The trade for James Robinson signifies the Jets believe they are ready to win now

Jets general manager Joe Douglas during OTAs at Atlantic Health Jets Training Center in Florham Park, N.J. Credit: Noah K. Murray
The Jets could have gotten through the rest of this season without Breece Hall. They probably would have won some games and contended for a postseason slot, maybe even earned a playoff berth for the first time in over a decade. Their defense, their other options at running back, their yet-to-be-tapped passing game, their 5-2 start, all of those could have come together and probably made 2022 a fairly successful campaign. Something for them to build on.
But “fairly successful” is not what they are thinking about. Not this year.
In a refreshing change of philosophy, the Jets no longer seem willing to wait patiently for development and progress to come to them. Rather, they are reaching out to grab for what they want. The baby-step days of marking the team’s height on the living room wall to ooh and ahh over how much they have grown are over. They are making big-boy moves.
The swift decision by general manager Joe Douglas to acquire a replacement for Hall almost before the rookie running back came out of the MRI machine that showed his season-ending torn ACL on Monday is just the latest sign the Jets are all-in on making a huge push to win this year.
Trading for James Robinson from the Jaguars isn’t necessarily a blockbuster in terms of what they’re getting (a back with a 1,000-yard season as an undrafted rookie in 2020 who came back from a torn Achilles and became an afterthought in Jacksonville’s backfield behind Travis Etienne) or what they are giving up (a sixth-round pick that could become a fifth-rounder in April’s draft). This is not the 49ers shoveling picks to the Panthers to get Christian McCaffrey last week. In terms of the NFL landscape and the looming trade deadline next week that will spark further moves around the league, this was a subtle transaction.
What booms much louder is what it says to the locker room and the fan base. On a day when the most promising offensive player in recent years was lost to injury, the Jets didn’t even wait for the mournful headlines to be printed before reinflating their emotional balloon with fresh air.
Fresh hope.
It signals a proactive approach toward keeping this season on track toward its goal no matter the obstacles that get in the way. On what should have been the gloomiest day of the season for the Jets, Douglas was able to part the clouds.

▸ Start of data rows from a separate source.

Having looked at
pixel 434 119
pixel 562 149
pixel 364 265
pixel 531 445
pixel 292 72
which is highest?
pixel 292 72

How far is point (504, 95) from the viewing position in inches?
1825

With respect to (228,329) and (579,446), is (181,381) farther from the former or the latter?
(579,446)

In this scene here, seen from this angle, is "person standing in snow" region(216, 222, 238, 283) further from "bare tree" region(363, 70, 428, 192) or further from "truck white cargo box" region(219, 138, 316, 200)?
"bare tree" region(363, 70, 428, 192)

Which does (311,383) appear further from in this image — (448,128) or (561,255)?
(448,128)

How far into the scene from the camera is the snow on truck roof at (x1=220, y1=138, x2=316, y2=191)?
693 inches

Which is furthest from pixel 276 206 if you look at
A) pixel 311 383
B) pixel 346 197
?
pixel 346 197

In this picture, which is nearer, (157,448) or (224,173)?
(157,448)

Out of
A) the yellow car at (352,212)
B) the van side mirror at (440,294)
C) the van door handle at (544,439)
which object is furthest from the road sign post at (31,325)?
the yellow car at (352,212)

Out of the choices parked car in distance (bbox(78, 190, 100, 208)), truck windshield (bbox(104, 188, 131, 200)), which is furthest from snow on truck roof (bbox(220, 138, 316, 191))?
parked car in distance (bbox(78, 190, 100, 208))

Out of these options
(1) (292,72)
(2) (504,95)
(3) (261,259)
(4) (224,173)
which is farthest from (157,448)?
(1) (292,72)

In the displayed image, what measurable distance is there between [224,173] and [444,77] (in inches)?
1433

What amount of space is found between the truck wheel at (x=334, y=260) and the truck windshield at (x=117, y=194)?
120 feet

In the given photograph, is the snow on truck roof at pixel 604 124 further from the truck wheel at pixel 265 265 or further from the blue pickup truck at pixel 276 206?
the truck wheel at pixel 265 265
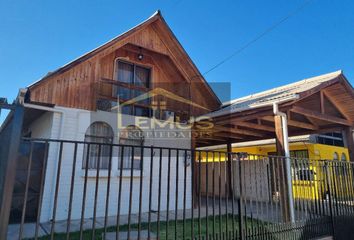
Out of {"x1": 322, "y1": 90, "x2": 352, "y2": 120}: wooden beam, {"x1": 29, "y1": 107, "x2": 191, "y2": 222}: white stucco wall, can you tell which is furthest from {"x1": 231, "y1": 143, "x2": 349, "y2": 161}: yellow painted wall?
{"x1": 29, "y1": 107, "x2": 191, "y2": 222}: white stucco wall

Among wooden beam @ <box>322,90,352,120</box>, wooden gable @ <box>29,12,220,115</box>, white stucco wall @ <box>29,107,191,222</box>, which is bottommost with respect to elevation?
white stucco wall @ <box>29,107,191,222</box>

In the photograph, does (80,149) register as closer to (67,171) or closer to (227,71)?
(67,171)

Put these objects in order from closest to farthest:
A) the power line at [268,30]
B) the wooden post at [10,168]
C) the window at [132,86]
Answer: the wooden post at [10,168] < the power line at [268,30] < the window at [132,86]

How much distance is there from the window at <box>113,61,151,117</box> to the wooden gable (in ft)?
0.81

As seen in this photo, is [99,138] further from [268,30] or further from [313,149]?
[313,149]

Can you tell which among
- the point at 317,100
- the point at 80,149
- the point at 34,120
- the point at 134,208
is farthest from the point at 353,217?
the point at 34,120

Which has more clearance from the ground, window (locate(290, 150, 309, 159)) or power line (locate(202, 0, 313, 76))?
power line (locate(202, 0, 313, 76))

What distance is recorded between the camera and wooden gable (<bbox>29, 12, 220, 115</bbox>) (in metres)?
7.07

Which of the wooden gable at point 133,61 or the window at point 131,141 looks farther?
the window at point 131,141

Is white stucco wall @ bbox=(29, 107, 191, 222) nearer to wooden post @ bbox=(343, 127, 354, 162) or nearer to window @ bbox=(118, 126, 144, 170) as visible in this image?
window @ bbox=(118, 126, 144, 170)

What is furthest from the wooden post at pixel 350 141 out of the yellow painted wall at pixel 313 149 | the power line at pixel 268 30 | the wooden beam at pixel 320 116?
the power line at pixel 268 30

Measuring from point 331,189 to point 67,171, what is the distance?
6.69m

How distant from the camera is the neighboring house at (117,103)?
22.7 feet

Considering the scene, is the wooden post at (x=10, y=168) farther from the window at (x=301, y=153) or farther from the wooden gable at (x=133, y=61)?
the window at (x=301, y=153)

Can Robinson be as productive as Hall was for the Jets? That’s hard to imagine. Hall was on his way toward an offensive rookie of the year title, maybe even a Pro Bowl nod. Through seven games he led the team in rushing attempts (80), yards (463) and touchdowns (four). He also has 218 receiving yards and a touchdown. Robinson has 340 rushing yardsthis season.
But Robinson doesn’t have to be the player Hall was. He just needs to pitch in. He and Michael Carter and Ty Johnson will share the burden that had increasingly fallen to Hall alone.
It’s what he stands for, what Robinson’s arrival in Florham Park means, that will echo more than what he will do on the field for the Jets. He’s become the latest symbol that the organization — that Douglas — is pushing forward to make the Jets a contender.
That’s always been the big-picture ambition the Jets strived for, or so they claimed. The difference is they are doing it with a focus on the now.
Perhaps there will be more such moves to come. Douglas has about a week left to make deals that will further set the course of this year’s team. He’s often busy at this time of the schedule (“Trader Joe” is a well-earned nickname), but in years past that has meant selling off assets to gain the capital for future building. Much of that has already gone toward revamping the roster and getting the Jets this far.
Giving them a well-timed nudge as he did on Monday is exactly the kind of move the Jets needed.